WHAT IS BEING ASKED
Each record needs to be transcribed exactly.

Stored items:
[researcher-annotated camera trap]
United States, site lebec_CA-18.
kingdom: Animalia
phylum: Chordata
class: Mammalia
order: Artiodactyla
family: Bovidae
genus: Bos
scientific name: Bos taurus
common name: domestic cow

ANSWER SECTION
[researcher-annotated camera trap]
United States, site lebec_CA-18.
kingdom: Animalia
phylum: Chordata
class: Mammalia
order: Artiodactyla
family: Bovidae
genus: Bos
scientific name: Bos taurus
common name: domestic cow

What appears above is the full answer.